Lets also address the long time part of this sutra. A long time: let go of the idea of accomplishment, cling to the idea of consistent practice. Yoga is the state where you work hard without caring about the result.
Find out what motivates you and keep that in your mind every single day. Maybe its that post yoga high, maybe it’s the latte you treat yourself to after practice, maybe its better arms, better sex, better sleep. It could be that you are more compassionate to your partner, coworkers, children – or yourself. Maybe you are better equipped to deal with your anxiety, troubles, or the current political environment. Maybe you’re going for samadhi in this lifetime. It will be different for each one of us. Recognize what motivates you and keep think about it every day. Write it on post-it notes, set a reminder on your phone, name your alarm so when it goes off at early AF o’clock you are reminded of why you are doing this.

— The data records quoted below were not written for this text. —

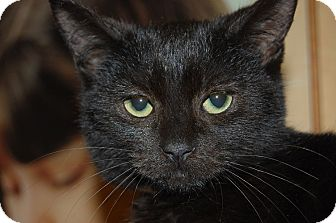 Domestic Shorthair Kitten for adoption in Whittier, California - Norman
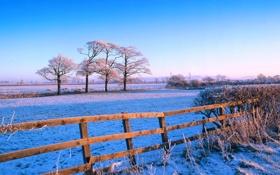 Картинка деревья, иней, зима, поле, снег, небо, забор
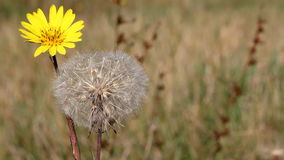 Dandelion autumn season Stock Photography
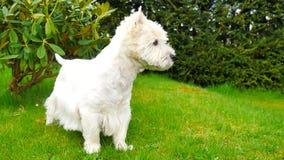 西部高地白色狗坐新鲜的绿草在庭院里 狗观看周围并且是机敏的,它sudd 股票录像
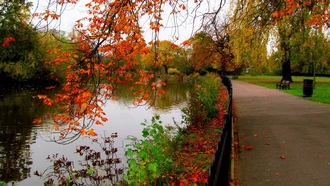 trees, bench, nature, alley, water, view, park, forest, river, sky, fall, leaves, walk, hdr, autumn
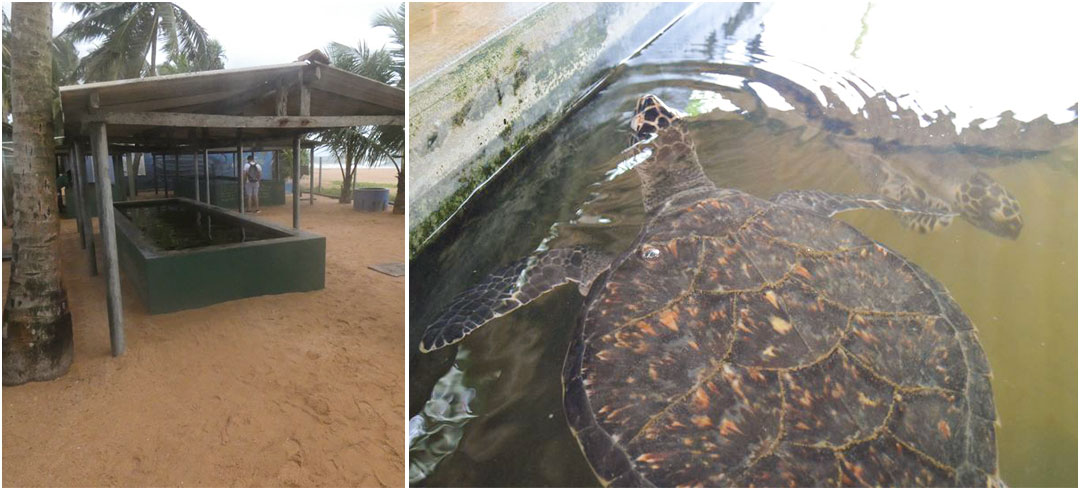 Holding Stores And Feeding Hawksbill and Loggerhead Sea Turtles at The Great Turtle Project Sri Lanka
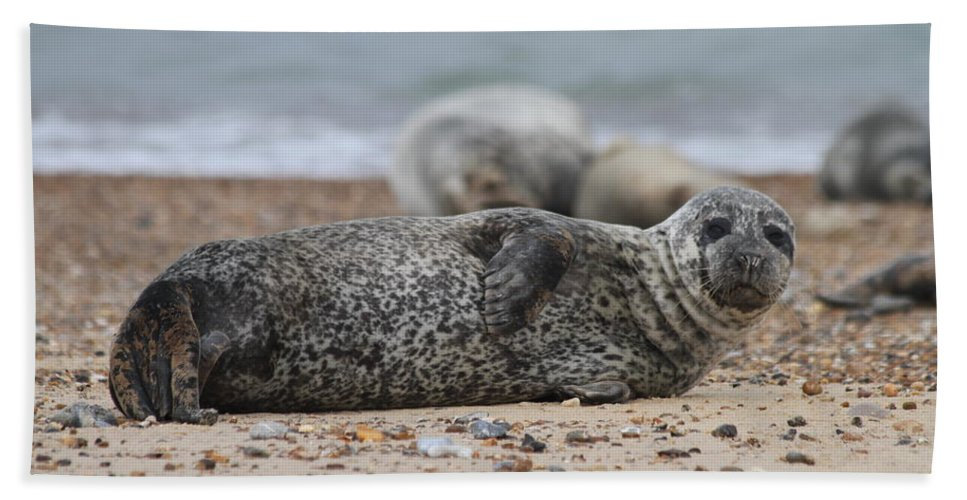 Seal Hand Towel featuring the photograph Seal Pup On Beach by Gordon Auld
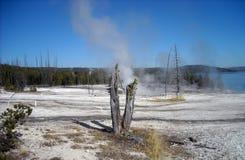 Den Yellowstone nutionalen parkerar Fotografering för Bildbyråer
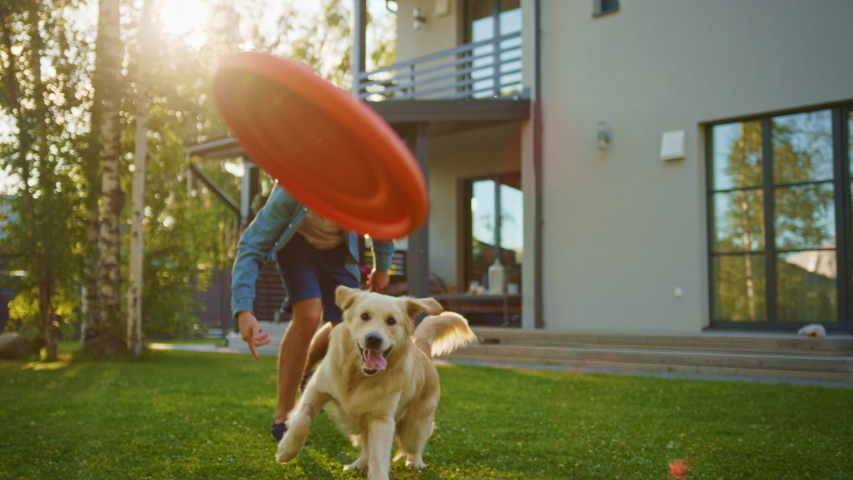Handsome Man Plays Catch with Happy Golden Retriever Dog on the Backyard Lawn. Man Has Fun with Loyal Pedigree Dog Outdoors in Summer House Backyard. Handheld Slow Motion Shot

Be accountable – and hold others accountable: Tell your family, friends and other supportive people about what you are doing. Find a practice buddy to help you get going in the morning. Get to know your teacher so that he or she is expecting to see you. Did you notice that your co-practitioner was a no show all week? Shoot them a text and ask what’s up. Sometimes we need a little help from our friends to keep us in line.
Make it a habit: For me, practicing yoga is like brushing my teeth. I wake up in the morning and I just do it. After years of practicing Ashtanga it feels weird not to do it.
Take Refuge Ashtanga is traditionally taught in the mornings – which can be a particular challenge for a lot of people. But a morning practice can also be incredibly peaceful. Learn to appreciate the special energy of the early mornings while the rest of the world sleeps. I love how there are minimal distractions early in the mornings. There is no traffic and no emails or texts pinging my phone. An added bonus? Watching the sun come up is a beautiful thing. If you can’t practice in the morning, practice in the afternoon or evening – the important thing is that you practice.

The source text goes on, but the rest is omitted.